Ligue 1, OM : Deschamps de ruines

bobo

L’élection de Fabrice Abriel meilleur joueur de novembre est la récompense de 17 ans de travail de sape des recruteurs marseillais. Combien de titres déjà ?

Entraîner la Juve en Série B, battre le Real en Ligue des Champions avec un petit club et disputer la finale avec la même équipe sans gagner la Ligue 1, ça rend intouchable et ça donne envie. Pour succéder à plein de types qui n’ont rien gagné, la Commanderie en a donc voulu un autre. Après un passage par la caisse de retraite, le système Deschamps s’est donc installé à Marseille. Soleil, pognon, pouvoir. Comment faire baisser encore le niveau d’une équipe faible ? En prenant aussi bon mais plus vieux. Et M’Bia alors ? Soit blessé, soit pas très bon. Il est effectivement incontournable devant la défense, l’effet Cissé probablement. La nostalgie de Rennes passera, Bonnart ne Mans presque plus.

Defense d’être bon

Heinze : On ne présente plus Gabi Heinze le combattant. Il aime quand c’est difficile : il était évidemment titulaire contre Montpellier (4-2), à Valenciennes (2-3), contre Monaco (1-2), à Lyon (5-5). Et le but de Borriello à Milan, c’est lui, il a aussi joué l’aller (1-2), et les deux matches contre le Real (0-3 et 1-3). Euphorique, il vient de s’offrir un penalty à Lorient. Le doublé d’Oliech ? Il n’aurait pas voulu rater ça. Il est d’un an plus jeune que Hilton et la différence saute aux yeux, il marque des buts. C’est déjà ça.

Diawara : Comme Heinze, il n’a que 30 ans. Et on ne la lui fait pas sur les grands clubs : conduite sans permis, erreur, penalty et expulsion en trois minutes à Santiago-Bernabeu, science du placement même contre Lyon, il apprend vite. Le doublé d’Oliech ? Il n’aurait pas voulu rater ça. Comme Heinze, il a trouvé la parade : se faire passer pour un attaquant. C’est déjà ça.

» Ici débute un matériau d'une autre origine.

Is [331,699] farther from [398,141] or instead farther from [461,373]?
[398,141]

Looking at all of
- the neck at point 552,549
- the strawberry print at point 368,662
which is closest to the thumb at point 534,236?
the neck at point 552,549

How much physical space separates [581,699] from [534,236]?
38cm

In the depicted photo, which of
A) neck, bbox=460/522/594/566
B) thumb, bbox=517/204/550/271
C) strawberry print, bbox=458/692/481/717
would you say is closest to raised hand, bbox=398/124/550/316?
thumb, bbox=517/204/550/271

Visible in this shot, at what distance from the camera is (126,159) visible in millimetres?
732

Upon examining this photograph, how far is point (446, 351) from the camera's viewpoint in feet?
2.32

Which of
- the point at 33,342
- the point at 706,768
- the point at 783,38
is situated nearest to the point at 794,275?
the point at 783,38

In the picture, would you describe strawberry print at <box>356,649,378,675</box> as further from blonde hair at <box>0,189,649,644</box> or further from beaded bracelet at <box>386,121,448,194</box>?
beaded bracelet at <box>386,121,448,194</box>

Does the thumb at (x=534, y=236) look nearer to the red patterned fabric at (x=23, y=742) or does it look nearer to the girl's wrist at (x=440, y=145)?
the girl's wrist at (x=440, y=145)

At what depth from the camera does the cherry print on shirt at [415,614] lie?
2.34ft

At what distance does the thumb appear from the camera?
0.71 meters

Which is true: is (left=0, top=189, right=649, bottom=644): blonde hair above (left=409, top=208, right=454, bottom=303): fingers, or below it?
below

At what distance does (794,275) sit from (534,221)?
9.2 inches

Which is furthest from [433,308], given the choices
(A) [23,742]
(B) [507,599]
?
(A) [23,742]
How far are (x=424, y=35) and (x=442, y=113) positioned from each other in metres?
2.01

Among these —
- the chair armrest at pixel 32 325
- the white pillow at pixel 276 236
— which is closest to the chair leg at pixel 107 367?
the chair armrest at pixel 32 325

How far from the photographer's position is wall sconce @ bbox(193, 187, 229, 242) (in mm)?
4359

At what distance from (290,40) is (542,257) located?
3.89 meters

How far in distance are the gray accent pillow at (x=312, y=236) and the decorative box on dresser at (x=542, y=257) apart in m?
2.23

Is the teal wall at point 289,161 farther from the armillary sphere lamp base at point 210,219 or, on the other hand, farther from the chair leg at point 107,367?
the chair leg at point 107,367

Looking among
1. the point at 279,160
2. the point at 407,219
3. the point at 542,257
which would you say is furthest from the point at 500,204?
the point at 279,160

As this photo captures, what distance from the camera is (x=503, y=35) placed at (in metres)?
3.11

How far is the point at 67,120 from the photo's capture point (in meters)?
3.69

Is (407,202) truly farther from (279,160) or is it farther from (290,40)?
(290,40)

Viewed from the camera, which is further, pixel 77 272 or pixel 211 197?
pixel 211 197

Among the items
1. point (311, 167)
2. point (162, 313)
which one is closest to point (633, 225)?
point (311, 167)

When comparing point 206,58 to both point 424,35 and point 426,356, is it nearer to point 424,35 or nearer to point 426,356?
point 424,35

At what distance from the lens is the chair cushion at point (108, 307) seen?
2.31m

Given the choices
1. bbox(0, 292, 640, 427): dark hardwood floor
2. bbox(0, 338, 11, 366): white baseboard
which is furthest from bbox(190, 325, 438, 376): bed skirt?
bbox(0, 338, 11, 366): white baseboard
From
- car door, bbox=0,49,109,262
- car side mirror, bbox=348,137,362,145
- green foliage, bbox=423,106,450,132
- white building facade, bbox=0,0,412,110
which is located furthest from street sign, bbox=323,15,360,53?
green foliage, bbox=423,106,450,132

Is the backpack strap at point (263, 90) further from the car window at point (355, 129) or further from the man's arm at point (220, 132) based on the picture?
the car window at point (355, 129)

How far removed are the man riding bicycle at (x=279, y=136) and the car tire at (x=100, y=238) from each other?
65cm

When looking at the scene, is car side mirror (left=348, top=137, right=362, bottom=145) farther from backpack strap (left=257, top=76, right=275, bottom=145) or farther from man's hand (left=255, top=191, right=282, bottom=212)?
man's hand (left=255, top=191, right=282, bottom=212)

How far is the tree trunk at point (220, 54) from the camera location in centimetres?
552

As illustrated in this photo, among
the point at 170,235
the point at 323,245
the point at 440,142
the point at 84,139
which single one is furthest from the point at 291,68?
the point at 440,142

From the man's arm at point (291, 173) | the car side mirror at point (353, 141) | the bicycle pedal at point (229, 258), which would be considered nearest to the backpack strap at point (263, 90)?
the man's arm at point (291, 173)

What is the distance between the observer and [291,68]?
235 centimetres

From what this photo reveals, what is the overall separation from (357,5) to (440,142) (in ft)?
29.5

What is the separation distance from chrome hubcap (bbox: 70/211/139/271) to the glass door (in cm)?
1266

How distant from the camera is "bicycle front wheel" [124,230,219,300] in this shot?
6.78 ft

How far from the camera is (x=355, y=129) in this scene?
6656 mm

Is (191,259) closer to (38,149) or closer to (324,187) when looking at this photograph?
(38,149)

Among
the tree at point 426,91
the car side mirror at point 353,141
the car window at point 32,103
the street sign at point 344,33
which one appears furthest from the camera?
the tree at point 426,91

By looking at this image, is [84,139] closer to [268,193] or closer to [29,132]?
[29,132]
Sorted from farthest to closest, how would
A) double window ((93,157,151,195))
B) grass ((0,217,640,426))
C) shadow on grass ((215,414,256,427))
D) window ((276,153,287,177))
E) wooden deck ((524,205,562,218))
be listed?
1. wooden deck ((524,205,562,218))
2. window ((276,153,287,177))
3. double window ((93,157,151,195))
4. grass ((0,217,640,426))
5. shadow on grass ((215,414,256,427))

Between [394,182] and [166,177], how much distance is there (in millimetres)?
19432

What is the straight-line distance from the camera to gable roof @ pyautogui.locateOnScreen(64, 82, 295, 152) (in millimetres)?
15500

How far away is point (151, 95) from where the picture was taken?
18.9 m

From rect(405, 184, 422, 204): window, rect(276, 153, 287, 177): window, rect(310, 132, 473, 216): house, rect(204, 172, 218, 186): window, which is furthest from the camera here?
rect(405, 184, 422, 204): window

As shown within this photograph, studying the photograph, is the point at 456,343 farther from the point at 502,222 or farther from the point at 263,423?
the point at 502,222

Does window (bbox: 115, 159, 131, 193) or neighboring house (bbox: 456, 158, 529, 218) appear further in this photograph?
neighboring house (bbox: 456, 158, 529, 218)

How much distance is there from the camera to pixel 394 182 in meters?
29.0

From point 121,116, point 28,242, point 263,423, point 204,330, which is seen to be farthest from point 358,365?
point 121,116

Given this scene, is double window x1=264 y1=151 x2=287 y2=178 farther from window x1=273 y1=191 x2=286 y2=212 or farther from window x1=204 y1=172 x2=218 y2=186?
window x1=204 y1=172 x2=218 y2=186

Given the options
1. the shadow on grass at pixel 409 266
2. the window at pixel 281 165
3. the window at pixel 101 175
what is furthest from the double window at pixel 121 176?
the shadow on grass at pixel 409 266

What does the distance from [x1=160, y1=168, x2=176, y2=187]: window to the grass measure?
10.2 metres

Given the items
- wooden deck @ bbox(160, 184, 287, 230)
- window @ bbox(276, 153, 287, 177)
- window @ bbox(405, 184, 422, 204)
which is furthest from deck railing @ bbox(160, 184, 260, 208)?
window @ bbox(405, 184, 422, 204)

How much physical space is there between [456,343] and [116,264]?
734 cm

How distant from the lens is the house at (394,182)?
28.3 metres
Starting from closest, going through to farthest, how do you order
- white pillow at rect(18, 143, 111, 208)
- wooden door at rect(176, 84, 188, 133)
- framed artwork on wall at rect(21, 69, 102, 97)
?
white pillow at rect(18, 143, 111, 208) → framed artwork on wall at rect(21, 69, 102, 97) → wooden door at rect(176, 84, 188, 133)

Rool : Payé pour être doublure de Taiwo, il fait preuve d’un grand professionnalisme : deux matches contre Montpellier et Valenciennes, un carton jaune pour garder la main. Cinq buts encaissés, mission accomplie : Taiwo est intouchable. C’est déjà ça.

Au milieu de nulle part

E. Cissé : 866 minutes de jeu en championnat et un match référence : à San Siro contre le Milan AC. La première visite à l’hospice est souvent un révélateur. 31 ans, quinze ans de carrière à peine, c’est déjà ça.

Abriel : Le nouveau Cheyrou. C’est un compliment le samedi. Et le mercredi ?, se demandent Milanais et Madrilènes. Auteurs de trois passes décisives lors du match du siècle OL-OM, il a fait une entrée fracassante dans la cour des grands. Quoi Cris-Toulalan ? Plus expérimenté qu’il n’y paraît, il n’a que 30 ans. C’est déjà ça.

Attaque cérébrale

Lucho Gonzalez : Il a commencé sa saison en se fracturant la clavicule. C’était bien vu, on ne s’est aperçu de son niveau qu’en octobre. Il court après sa forme du passé, et ça finit par le crever. Quatre buts, dont deux en Ligue des Champions, et un penalty sur la barre, c’est tout à fait correct pour un passeur. On oubliait : 17,5 millions d’euros. Mais l’avenir lui appartient, il n’a que 28 ans. C’est déjà ça.

Morientes : Un but en onze matches, dont quatre titularisations, Gignac n’est pas choqué, Deschamps un peu plus. Remplaçant de Brandao devrait mettre tout le monde d’accord. Son CV indique Real, Liverpool, Valence et 33 ans. L’aventure à Monaco, c’était en quelle année déjà ?

Pendant ce temps-là, Benarfa aurait une touche avec l’Olympiakos et Valbuena avec personne. Alain Perrin, lui, est libre.